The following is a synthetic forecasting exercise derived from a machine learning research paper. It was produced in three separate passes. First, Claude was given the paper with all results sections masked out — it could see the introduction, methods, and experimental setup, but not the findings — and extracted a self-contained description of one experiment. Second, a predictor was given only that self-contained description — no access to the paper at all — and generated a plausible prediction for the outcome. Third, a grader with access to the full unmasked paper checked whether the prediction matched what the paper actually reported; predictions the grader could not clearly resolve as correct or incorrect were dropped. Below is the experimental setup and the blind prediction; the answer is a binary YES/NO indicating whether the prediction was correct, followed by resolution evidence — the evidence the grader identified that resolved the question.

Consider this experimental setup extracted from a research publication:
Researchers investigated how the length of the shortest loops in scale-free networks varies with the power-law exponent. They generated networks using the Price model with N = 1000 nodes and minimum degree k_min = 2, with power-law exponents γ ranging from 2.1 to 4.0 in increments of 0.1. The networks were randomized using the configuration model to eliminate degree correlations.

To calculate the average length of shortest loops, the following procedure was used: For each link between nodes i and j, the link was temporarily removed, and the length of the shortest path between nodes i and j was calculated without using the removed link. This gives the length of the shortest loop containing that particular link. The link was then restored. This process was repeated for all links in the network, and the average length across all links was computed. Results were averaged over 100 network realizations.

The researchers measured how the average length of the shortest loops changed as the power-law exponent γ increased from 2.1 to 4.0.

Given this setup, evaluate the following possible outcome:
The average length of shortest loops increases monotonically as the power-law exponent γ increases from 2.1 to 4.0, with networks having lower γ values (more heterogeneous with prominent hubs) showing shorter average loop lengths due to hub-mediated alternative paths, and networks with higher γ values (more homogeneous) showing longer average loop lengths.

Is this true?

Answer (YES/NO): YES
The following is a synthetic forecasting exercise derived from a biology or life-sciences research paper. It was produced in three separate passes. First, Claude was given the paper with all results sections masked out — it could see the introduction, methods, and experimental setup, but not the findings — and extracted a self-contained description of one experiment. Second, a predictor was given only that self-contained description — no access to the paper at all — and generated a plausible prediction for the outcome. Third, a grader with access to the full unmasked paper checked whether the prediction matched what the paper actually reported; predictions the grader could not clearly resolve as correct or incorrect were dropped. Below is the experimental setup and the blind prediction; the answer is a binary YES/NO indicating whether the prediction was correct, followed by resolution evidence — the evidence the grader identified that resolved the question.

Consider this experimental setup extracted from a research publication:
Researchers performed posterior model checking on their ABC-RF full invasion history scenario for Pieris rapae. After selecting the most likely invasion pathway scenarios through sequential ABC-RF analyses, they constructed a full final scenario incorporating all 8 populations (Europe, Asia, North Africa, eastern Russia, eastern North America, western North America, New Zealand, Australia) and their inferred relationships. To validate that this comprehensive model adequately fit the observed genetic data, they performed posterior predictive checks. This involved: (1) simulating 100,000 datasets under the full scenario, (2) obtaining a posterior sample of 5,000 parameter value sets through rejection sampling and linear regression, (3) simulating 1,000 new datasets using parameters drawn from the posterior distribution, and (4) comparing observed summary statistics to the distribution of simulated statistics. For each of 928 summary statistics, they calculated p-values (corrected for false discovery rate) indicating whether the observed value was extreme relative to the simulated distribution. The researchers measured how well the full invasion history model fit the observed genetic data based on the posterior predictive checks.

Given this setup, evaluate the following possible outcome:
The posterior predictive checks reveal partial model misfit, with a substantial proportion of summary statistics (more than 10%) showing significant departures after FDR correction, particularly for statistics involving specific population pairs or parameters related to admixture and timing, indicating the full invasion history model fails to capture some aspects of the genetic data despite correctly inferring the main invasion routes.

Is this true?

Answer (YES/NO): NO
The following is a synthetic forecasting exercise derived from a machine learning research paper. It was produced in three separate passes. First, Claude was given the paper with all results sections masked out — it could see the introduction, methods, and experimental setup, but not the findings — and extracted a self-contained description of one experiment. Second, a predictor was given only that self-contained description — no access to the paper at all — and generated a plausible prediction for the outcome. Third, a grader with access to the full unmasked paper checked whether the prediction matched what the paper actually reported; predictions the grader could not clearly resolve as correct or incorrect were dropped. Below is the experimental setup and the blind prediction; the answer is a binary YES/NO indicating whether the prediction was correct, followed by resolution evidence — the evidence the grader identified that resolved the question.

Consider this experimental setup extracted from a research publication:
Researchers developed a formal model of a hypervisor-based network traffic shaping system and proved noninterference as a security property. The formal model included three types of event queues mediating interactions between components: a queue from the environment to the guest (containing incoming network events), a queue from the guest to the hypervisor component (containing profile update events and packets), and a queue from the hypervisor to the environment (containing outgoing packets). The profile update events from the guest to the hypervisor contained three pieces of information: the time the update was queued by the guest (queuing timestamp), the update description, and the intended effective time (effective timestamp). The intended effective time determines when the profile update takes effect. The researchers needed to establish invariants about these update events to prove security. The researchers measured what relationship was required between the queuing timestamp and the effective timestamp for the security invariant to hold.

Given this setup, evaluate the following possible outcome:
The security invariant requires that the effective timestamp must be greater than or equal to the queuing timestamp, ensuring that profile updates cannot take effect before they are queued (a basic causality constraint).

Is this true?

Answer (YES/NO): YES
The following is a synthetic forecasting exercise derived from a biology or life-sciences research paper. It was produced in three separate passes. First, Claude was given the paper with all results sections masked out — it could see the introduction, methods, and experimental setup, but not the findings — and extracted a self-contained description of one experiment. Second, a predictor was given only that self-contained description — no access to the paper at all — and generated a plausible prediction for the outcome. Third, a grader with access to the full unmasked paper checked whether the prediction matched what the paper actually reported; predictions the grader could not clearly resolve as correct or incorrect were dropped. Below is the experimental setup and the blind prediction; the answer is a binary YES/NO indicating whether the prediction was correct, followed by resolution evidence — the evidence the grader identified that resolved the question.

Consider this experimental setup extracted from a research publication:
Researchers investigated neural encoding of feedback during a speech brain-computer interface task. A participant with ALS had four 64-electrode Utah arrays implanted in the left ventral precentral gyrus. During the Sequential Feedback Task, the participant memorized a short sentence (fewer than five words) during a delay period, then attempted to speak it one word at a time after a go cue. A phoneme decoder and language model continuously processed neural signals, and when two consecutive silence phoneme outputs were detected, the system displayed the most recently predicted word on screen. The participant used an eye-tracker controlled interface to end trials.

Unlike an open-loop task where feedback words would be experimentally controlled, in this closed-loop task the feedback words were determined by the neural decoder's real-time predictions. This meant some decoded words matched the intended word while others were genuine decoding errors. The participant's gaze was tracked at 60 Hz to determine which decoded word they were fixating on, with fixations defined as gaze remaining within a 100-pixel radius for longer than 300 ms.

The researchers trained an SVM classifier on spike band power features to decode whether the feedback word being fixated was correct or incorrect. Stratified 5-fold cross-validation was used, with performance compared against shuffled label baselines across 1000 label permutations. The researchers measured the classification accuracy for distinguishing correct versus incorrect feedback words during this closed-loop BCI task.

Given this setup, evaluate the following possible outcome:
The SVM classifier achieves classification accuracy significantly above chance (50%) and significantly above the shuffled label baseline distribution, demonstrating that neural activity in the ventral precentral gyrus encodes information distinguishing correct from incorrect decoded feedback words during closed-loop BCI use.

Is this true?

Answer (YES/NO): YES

══════

_Work instruction_
The material shown above must be written out again in full, exactly as it reads.

_Solution for this task_
The following is a synthetic forecasting exercise derived from a machine learning research paper. It was produced in three separate passes. First, Claude was given the paper with all results sections masked out — it could see the introduction, methods, and experimental setup, but not the findings — and extracted a self-contained description of one experiment. Second, a predictor was given only that self-contained description — no access to the paper at all — and generated a plausible prediction for the outcome. Third, a grader with access to the full unmasked paper checked whether the prediction matched what the paper actually reported; predictions the grader could not clearly resolve as correct or incorrect were dropped. Below is the experimental setup and the blind prediction; the answer is a binary YES/NO indicating whether the prediction was correct, followed by resolution evidence — the evidence the grader identified that resolved the question.

Consider this experimental setup extracted from a research publication:
Researchers investigated how the length of the shortest loops in scale-free networks varies with the power-law exponent. They generated networks using the Price model with N = 1000 nodes and minimum degree k_min = 2, with power-law exponents γ ranging from 2.1 to 4.0 in increments of 0.1. The networks were randomized using the configuration model to eliminate degree correlations.

To calculate the average length of shortest loops, the following procedure was used: For each link between nodes i and j, the link was temporarily removed, and the length of the shortest path between nodes i and j was calculated without using the removed link. This gives the length of the shortest loop containing that particular link. The link was then restored. This process was repeated for all links in the network, and the average length across all links was computed. Results were averaged over 100 network realizations.

The researchers measured how the average length of the shortest loops changed as the power-law exponent γ increased from 2.1 to 4.0.

Given this setup, evaluate the following possible outcome:
The average length of shortest loops increases monotonically as the power-law exponent γ increases from 2.1 to 4.0, with networks having lower γ values (more heterogeneous with prominent hubs) showing shorter average loop lengths due to hub-mediated alternative paths, and networks with higher γ values (more homogeneous) showing longer average loop lengths.

Is this true?

Answer (YES/NO): YES
The following is a synthetic forecasting exercise derived from a biology or life-sciences research paper. It was produced in three separate passes. First, Claude was given the paper with all results sections masked out — it could see the introduction, methods, and experimental setup, but not the findings — and extracted a self-contained description of one experiment. Second, a predictor was given only that self-contained description — no access to the paper at all — and generated a plausible prediction for the outcome. Third, a grader with access to the full unmasked paper checked whether the prediction matched what the paper actually reported; predictions the grader could not clearly resolve as correct or incorrect were dropped. Below is the experimental setup and the blind prediction; the answer is a binary YES/NO indicating whether the prediction was correct, followed by resolution evidence — the evidence the grader identified that resolved the question.

Consider this experimental setup extracted from a research publication:
Researchers performed posterior model checking on their ABC-RF full invasion history scenario for Pieris rapae. After selecting the most likely invasion pathway scenarios through sequential ABC-RF analyses, they constructed a full final scenario incorporating all 8 populations (Europe, Asia, North Africa, eastern Russia, eastern North America, western North America, New Zealand, Australia) and their inferred relationships. To validate that this comprehensive model adequately fit the observed genetic data, they performed posterior predictive checks. This involved: (1) simulating 100,000 datasets under the full scenario, (2) obtaining a posterior sample of 5,000 parameter value sets through rejection sampling and linear regression, (3) simulating 1,000 new datasets using parameters drawn from the posterior distribution, and (4) comparing observed summary statistics to the distribution of simulated statistics. For each of 928 summary statistics, they calculated p-values (corrected for false discovery rate) indicating whether the observed value was extreme relative to the simulated distribution. The researchers measured how well the full invasion history model fit the observed genetic data based on the posterior predictive checks.

Given this setup, evaluate the following possible outcome:
The posterior predictive checks reveal partial model misfit, with a substantial proportion of summary statistics (more than 10%) showing significant departures after FDR correction, particularly for statistics involving specific population pairs or parameters related to admixture and timing, indicating the full invasion history model fails to capture some aspects of the genetic data despite correctly inferring the main invasion routes.

Is this true?

Answer (YES/NO): NO
The following is a synthetic forecasting exercise derived from a machine learning research paper. It was produced in three separate passes. First, Claude was given the paper with all results sections masked out — it could see the introduction, methods, and experimental setup, but not the findings — and extracted a self-contained description of one experiment. Second, a predictor was given only that self-contained description — no access to the paper at all — and generated a plausible prediction for the outcome. Third, a grader with access to the full unmasked paper checked whether the prediction matched what the paper actually reported; predictions the grader could not clearly resolve as correct or incorrect were dropped. Below is the experimental setup and the blind prediction; the answer is a binary YES/NO indicating whether the prediction was correct, followed by resolution evidence — the evidence the grader identified that resolved the question.

Consider this experimental setup extracted from a research publication:
Researchers developed a formal model of a hypervisor-based network traffic shaping system and proved noninterference as a security property. The formal model included three types of event queues mediating interactions between components: a queue from the environment to the guest (containing incoming network events), a queue from the guest to the hypervisor component (containing profile update events and packets), and a queue from the hypervisor to the environment (containing outgoing packets). The profile update events from the guest to the hypervisor contained three pieces of information: the time the update was queued by the guest (queuing timestamp), the update description, and the intended effective time (effective timestamp). The intended effective time determines when the profile update takes effect. The researchers needed to establish invariants about these update events to prove security. The researchers measured what relationship was required between the queuing timestamp and the effective timestamp for the security invariant to hold.

Given this setup, evaluate the following possible outcome:
The security invariant requires that the effective timestamp must be greater than or equal to the queuing timestamp, ensuring that profile updates cannot take effect before they are queued (a basic causality constraint).

Is this true?

Answer (YES/NO): YES
The following is a synthetic forecasting exercise derived from a biology or life-sciences research paper. It was produced in three separate passes. First, Claude was given the paper with all results sections masked out — it could see the introduction, methods, and experimental setup, but not the findings — and extracted a self-contained description of one experiment. Second, a predictor was given only that self-contained description — no access to the paper at all — and generated a plausible prediction for the outcome. Third, a grader with access to the full unmasked paper checked whether the prediction matched what the paper actually reported; predictions the grader could not clearly resolve as correct or incorrect were dropped. Below is the experimental setup and the blind prediction; the answer is a binary YES/NO indicating whether the prediction was correct, followed by resolution evidence — the evidence the grader identified that resolved the question.

Consider this experimental setup extracted from a research publication:
Researchers investigated neural encoding of feedback during a speech brain-computer interface task. A participant with ALS had four 64-electrode Utah arrays implanted in the left ventral precentral gyrus. During the Sequential Feedback Task, the participant memorized a short sentence (fewer than five words) during a delay period, then attempted to speak it one word at a time after a go cue. A phoneme decoder and language model continuously processed neural signals, and when two consecutive silence phoneme outputs were detected, the system displayed the most recently predicted word on screen. The participant used an eye-tracker controlled interface to end trials.

Unlike an open-loop task where feedback words would be experimentally controlled, in this closed-loop task the feedback words were determined by the neural decoder's real-time predictions. This meant some decoded words matched the intended word while others were genuine decoding errors. The participant's gaze was tracked at 60 Hz to determine which decoded word they were fixating on, with fixations defined as gaze remaining within a 100-pixel radius for longer than 300 ms.

The researchers trained an SVM classifier on spike band power features to decode whether the feedback word being fixated was correct or incorrect. Stratified 5-fold cross-validation was used, with performance compared against shuffled label baselines across 1000 label permutations. The researchers measured the classification accuracy for distinguishing correct versus incorrect feedback words during this closed-loop BCI task.

Given this setup, evaluate the following possible outcome:
The SVM classifier achieves classification accuracy significantly above chance (50%) and significantly above the shuffled label baseline distribution, demonstrating that neural activity in the ventral precentral gyrus encodes information distinguishing correct from incorrect decoded feedback words during closed-loop BCI use.

Is this true?

Answer (YES/NO): YES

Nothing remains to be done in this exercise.